Dans la vague de dénonciations qui a troublé le milieu littéraire en juillet 2020, la plupart des personnes dénoncées étaient déjà connues pour leurs propos méprisants, qu’elles diffusaient d’autant mieux dans le champ littéraire que leur rôle (de critique, de professeur·e ou d’éditeur·rice,etc.) leur donnait un porte-voix.

L’Île-du-Prince-Édouard confinée, je n’ai pas arpenté les plages de la baie de Saint-Pierre. Mais j’ai beaucoup pensé aux vagues. À ce qu’elles nous disent de notre rapport au monde. De notre sentiment d’impuissance: les deux vagues de la pandémie. D’un mouvement qui nous dépasse: les trois vagues de dénonciations.

Si le harcèlement et les agressions sexuelles se déroulent en privé, il ne faut jamais oublier que le milieu participe de la culture de la domination quand il prête de l’importance à un écrivain·e, quand il accorde du prestige à un éditeur·rice, quand il croit à la supériorité d’une pratique littéraire sur une autre. Quand chacun·e cède, dans son travail, à la pensée binaire.

Avant l’élection de Donald Trump, on voyait beaucoup sur l’île des automobiles immatriculées aux États-Unis dont les pare-chocs étaient ornés d’un autocollant «Make America Nice Again». Cela n’étonnera sans doute personne qu’une île surtout connue pour l’histoire d’une orpheline qui s’extasie devant les cerisiers en fleurs attire les gentils Américains.

Les artistes et les intellectuel·les ont la responsabilité de résister à la culture de la domination telle qu’elle s’incarne dans le milieu littéraire. Il est facile de condamner Donald Trump et les radios poubelles: cela ne définit personne dans ce milieu. Plus difficile, en revanche, de dénoncer un système dont on tire – ou dont on espère tirer – profit. Plus difficile de cesser d’envier ces personnes qui occupent une position dominante dans le champ. Plus difficile de renoncer à son propre désir de domination.

J’ai si hâte qu’on en finisse avec la culture de la domination. Avec cette manie d’évaluer les livres en s’arrêtant à leur thème – les sujets «sérieux» valent plus que les histoires personnelles – ou à l’identité de leur auteur·rice – les femmes, les minorités sexuelles et de genre, les gai·es, les «migrant·es» écrivent de moins bons livres que les Stéphane.
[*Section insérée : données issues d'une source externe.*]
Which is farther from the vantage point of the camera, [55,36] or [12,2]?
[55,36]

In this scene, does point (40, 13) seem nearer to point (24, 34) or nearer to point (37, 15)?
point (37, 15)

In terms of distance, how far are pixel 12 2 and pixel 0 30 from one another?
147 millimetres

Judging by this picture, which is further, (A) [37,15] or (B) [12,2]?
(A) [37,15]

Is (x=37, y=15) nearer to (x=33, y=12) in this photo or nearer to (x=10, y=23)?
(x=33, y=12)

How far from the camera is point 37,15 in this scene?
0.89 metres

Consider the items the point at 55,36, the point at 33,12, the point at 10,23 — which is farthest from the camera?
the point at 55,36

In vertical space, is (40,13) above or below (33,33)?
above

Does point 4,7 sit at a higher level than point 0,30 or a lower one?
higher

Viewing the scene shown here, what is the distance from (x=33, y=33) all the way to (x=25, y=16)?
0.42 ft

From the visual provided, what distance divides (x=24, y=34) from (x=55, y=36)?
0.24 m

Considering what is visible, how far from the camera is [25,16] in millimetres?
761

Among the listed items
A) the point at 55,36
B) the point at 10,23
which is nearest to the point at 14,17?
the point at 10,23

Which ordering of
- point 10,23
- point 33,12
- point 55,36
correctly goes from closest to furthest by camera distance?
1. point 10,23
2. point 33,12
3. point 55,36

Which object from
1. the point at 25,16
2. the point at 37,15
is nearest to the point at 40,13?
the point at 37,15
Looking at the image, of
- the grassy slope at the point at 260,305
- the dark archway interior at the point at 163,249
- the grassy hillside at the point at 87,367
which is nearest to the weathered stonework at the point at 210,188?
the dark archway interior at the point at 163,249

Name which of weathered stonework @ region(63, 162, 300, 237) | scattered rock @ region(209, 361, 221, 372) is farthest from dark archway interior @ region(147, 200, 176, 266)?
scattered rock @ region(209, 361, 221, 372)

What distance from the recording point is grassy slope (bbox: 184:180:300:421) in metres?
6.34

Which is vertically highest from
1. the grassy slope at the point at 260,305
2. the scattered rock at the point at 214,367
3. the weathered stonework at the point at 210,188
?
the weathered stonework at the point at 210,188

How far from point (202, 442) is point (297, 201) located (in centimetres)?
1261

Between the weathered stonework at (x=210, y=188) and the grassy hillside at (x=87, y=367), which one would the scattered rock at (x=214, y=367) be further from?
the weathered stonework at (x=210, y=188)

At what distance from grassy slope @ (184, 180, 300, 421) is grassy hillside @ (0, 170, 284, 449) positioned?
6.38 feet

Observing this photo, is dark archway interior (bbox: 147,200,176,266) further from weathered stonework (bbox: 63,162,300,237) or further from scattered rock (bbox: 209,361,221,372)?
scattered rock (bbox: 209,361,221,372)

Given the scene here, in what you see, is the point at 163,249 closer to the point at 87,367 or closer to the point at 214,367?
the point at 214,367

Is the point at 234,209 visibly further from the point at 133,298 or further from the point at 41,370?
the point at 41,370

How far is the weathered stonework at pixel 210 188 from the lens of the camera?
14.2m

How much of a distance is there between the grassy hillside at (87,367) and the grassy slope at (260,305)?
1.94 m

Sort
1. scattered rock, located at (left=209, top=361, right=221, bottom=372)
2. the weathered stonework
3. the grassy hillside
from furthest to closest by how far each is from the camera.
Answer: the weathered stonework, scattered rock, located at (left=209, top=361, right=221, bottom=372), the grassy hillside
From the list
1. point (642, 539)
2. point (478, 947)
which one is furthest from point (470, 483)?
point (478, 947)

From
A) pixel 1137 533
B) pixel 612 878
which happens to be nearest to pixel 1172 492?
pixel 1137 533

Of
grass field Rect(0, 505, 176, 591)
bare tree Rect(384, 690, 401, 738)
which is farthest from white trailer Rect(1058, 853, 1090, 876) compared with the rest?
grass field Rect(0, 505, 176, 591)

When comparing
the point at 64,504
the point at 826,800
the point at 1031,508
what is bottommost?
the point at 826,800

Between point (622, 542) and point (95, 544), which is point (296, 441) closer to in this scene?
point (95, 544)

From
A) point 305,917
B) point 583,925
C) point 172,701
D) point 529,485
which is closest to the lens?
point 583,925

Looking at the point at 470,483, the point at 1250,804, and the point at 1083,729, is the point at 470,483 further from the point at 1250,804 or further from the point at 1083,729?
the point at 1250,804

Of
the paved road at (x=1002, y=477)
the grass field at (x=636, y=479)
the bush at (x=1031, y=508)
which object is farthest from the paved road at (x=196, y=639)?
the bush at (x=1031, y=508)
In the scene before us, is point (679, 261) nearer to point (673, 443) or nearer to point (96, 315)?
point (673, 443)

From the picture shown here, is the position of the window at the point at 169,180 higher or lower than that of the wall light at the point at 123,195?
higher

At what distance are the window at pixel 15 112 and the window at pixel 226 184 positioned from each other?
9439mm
Ce qui est beau des vagues, c’est la certitude que nous avons, quand bien même nous oublions leur force à marée basse, qu’elles reviendront.

En fait, j’ai hâte qu’on en finisse avec la paresse intellectuelle. Car la deuxième chose qui m’a frappée dans cette dernière vague de dénonciations, c’est le prestige que les victimes accordaient à leur agresseur·se. «C’est quelqu’un d’important dans le milieu», disaient-elles, disaient-ils. Et chaque fois, cette marque de reconnaissance me semblait imméritée. À tout le moins exagérée.

Oui, les vagues reviendront. Qu’on reste sur le rivage ou qu’on se plante les pieds dans l’eau, qu’on regarde la vague venir de face ou dos tourné, qu’on saute, qu’on plonge ou qu’on fasse l’étoile en se laissant dériver, chacun·e devra choisir quelle posture adopter.

En attendant la prochaine vague, pour ma part, j’ai décidé de ne pas fermer les yeux. Et si j’ai l’âme contemplative, je suis prête à me mouiller. Pour que tombent celles et ceux qui font du mal aux autres, je suis prête, moi aussi, à faire des vagues.

  • 1. Avital Ronell, Stupidity, University of Illinois Press, 2003; traduit en français en 2006, Paris, Seuil, coll. «Points».
  • 2. James Baldwin, «Who is the Nigger?», extrait de Take This Hammer, KQED, 1963.
  • 3. Virginie Despentes, «Césars: "Désormais on se lève et on se barre"», Libération, 1er mars 2020.